When I was 16 years old, I had a great job, my own car and I was just about to start college. On the outside I seemed to have it all together, but on the inside, I was a mess. I was still living at home in the midst of a very disfunctional family, and my life did not taste good to me. In fact, it gave me a very bad taste, and I was seeking in my heart for something, but I didn't know what.
When the light of my cousin swept into my life, I think I was a little attracted to her glamour. She was tall and she had this big head of beautifully styled blond hair and perfectly made-up face. It was curious for me, to meet a cousin whom I did not know existed, who came to mean a lot to me in a very short period of time (kind of like she was an angel). She listened to me. She really cared about me as a person, and seemed to understand what I was going through.
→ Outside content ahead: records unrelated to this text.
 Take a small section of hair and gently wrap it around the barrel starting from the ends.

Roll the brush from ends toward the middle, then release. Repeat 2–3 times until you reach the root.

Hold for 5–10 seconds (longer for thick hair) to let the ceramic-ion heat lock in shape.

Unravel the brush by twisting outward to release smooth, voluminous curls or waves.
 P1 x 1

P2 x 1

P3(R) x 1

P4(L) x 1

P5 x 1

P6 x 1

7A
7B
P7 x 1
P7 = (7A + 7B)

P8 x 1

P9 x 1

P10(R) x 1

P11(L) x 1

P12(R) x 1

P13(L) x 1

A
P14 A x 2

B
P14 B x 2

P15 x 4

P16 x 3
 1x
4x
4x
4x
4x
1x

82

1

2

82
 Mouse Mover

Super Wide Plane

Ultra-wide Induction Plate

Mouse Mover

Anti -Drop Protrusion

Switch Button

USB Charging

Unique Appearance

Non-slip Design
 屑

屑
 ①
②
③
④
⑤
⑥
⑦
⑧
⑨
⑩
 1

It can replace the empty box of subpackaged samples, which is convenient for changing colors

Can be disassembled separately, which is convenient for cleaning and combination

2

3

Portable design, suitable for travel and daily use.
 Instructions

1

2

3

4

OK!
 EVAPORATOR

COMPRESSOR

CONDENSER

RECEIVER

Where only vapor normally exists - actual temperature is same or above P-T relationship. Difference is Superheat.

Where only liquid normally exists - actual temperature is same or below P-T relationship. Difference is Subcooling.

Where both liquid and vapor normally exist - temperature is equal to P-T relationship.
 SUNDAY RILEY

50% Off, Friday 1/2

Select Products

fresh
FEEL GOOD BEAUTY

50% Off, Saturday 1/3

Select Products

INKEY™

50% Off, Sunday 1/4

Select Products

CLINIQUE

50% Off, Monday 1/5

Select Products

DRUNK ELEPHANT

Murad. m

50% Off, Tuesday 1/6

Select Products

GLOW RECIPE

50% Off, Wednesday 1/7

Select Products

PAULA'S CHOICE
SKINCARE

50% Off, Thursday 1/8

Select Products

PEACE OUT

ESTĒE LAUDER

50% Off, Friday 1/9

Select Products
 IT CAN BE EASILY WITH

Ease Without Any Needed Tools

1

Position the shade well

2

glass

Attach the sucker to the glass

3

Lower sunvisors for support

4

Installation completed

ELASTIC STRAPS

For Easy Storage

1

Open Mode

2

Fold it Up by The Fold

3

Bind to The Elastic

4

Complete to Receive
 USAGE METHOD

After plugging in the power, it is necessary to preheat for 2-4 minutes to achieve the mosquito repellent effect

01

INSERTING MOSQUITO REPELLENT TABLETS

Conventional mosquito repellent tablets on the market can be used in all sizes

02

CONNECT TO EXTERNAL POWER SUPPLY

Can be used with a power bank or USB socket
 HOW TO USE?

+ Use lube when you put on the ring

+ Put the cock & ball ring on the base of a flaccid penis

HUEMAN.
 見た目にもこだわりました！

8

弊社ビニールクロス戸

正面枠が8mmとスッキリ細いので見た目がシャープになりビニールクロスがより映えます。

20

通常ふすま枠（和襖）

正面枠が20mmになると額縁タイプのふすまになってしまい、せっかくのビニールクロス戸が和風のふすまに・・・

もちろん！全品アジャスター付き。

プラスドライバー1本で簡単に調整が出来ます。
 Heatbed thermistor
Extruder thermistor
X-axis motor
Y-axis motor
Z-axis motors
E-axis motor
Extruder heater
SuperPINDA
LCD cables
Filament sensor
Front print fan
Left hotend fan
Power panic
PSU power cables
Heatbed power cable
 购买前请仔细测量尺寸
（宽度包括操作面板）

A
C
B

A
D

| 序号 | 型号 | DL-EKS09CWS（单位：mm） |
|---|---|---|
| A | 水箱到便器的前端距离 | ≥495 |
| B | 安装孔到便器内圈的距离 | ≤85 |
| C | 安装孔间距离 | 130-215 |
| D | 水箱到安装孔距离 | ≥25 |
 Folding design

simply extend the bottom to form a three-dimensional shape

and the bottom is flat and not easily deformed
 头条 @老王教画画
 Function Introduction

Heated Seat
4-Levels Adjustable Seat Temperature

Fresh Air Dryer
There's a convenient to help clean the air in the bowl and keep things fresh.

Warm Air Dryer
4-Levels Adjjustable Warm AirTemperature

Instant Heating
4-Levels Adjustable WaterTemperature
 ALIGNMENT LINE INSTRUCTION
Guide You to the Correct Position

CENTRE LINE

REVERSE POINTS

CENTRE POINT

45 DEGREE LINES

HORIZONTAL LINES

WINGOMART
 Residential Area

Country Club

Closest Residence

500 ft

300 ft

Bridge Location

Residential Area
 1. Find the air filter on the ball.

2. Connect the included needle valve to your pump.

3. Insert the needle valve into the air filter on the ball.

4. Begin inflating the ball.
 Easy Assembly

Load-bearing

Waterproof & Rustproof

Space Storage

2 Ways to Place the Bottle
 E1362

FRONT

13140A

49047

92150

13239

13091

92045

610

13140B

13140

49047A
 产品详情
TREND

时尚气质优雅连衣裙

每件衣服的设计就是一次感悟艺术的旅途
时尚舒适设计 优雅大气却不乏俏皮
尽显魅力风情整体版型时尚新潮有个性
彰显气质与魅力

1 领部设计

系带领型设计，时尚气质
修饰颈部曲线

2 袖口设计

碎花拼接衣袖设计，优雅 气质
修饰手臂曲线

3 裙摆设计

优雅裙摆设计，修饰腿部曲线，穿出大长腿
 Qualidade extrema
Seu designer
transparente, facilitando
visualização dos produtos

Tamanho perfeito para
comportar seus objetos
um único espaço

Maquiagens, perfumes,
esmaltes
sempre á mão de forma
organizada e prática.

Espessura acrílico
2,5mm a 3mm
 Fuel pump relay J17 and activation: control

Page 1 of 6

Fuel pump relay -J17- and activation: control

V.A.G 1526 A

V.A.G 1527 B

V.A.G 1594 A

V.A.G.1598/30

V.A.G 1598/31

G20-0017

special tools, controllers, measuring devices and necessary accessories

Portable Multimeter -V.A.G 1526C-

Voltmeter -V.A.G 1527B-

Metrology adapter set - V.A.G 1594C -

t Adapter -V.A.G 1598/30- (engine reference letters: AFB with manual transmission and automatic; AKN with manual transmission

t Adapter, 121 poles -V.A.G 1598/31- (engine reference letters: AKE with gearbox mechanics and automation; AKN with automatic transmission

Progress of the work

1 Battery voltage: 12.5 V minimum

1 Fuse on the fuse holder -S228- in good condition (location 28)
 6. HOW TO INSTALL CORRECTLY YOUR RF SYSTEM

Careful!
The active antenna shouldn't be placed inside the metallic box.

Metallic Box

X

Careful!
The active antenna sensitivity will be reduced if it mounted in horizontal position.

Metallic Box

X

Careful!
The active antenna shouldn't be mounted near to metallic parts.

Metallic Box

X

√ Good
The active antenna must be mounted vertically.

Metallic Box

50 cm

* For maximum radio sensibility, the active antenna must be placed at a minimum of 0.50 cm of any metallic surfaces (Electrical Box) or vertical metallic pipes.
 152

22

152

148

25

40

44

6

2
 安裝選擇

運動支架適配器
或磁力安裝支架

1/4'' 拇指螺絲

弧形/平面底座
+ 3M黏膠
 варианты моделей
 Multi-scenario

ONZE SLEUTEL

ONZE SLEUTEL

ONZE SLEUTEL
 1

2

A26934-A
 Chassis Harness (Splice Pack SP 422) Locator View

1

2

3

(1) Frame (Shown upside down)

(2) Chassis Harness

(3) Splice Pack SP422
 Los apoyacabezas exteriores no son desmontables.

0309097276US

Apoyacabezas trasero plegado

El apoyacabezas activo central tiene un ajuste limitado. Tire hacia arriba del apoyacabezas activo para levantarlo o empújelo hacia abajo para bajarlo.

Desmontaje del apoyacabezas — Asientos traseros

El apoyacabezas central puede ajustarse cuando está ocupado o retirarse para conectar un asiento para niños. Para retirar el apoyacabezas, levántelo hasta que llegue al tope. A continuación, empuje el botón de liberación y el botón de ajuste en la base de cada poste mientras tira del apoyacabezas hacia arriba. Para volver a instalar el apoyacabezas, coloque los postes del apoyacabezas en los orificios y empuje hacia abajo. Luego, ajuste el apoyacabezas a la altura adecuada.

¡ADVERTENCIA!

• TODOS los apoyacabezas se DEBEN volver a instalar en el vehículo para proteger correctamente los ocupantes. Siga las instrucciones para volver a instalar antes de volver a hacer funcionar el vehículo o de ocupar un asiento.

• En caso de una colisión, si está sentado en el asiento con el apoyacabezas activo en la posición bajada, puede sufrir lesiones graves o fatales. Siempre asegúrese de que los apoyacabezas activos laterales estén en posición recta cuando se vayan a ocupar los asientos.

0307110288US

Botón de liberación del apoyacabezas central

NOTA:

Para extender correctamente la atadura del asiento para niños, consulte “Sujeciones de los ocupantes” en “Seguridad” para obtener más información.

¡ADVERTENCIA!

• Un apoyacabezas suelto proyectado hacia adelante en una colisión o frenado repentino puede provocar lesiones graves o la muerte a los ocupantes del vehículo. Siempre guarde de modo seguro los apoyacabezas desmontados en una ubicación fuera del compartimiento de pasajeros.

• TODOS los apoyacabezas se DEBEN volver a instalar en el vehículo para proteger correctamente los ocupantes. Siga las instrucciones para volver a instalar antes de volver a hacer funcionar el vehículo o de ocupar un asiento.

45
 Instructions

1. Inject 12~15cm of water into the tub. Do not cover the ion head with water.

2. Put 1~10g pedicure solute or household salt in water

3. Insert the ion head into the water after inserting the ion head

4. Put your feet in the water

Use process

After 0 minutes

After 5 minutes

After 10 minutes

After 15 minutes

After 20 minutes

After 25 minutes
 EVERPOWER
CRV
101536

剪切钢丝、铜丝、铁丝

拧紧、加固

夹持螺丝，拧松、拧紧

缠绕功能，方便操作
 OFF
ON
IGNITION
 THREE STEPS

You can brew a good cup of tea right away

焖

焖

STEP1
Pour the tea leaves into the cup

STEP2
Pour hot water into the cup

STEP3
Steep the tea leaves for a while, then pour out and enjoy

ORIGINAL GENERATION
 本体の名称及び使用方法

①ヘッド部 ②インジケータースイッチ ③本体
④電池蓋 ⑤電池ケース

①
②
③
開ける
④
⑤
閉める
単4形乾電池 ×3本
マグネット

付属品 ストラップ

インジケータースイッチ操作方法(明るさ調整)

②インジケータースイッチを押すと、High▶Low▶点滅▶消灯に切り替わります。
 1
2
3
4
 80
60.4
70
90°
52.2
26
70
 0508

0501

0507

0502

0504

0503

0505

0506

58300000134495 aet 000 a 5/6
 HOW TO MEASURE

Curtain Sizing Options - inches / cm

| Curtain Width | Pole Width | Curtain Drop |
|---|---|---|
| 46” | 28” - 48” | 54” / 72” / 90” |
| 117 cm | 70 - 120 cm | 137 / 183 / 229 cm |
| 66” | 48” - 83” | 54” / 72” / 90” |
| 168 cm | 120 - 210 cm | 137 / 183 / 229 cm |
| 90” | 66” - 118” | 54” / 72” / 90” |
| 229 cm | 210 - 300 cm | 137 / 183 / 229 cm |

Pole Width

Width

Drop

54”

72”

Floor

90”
And she was full of praise and thankfulness to a person she called Jesus Christ. However, I was truly not interested in Him. For I equated Him with "religion" and rejected it. I was enamored of the person who cared about me enough to listen and really seemed to love me.
Cynthia eventually invited me to live with her, as I was desperate to escape my home life, and I took her up on it. I remember that her daughter Crystal, 10 years old at the time, gave up her bed for me. She stayed in a small "L" shaped bedroom and she was so delighted to sleep on a bean bag at the top of the "L", while I slept in the comfort of her canopy bed at the bottom of the "L". My life started to taste good:-)
Eventually, through her testimony and prayers and other influences, I did believe on the Lord Jesus Christ. And now when I reflect on how He drew me to himself, I can't help but think of this verse:
"For God, who commanded the light to shine out of darkness, hath shined in our hearts, to give the light of the knowledge of the glory of God in the face of Jesus Christ. But we have this treasure in earthen vessels, that the excellency of the power may be of God, and not of us."
2 Corinthians 4:6-7
An earthen vessel who influenced my life was my cousin Cynthia. She was far from being a perfect person, like the Lord. But He shined out of her into my heart so brightly; and eventually I recognized Him and fell at his feet (splashed really, but we won't go there:-). God desires each one of us to shine and sprinkle as we go about our daily lives.
He knows things that we aren't always aware of. That there are people walking about in darkness, partaking of a tasteless existence. People who really need Jesus Christ. It is my prayer this morning that we would lift up our eyes to the Lord, from whence our help cometh, and lower our eyes again, to the people He seeks to help.
Jesus says: "Ye are the salt of the earth: but if the salt have lost his savour, wherewith shall it be salted? it is thenceforth good for nothing, but to be cast out, and to be trodden under foot of men."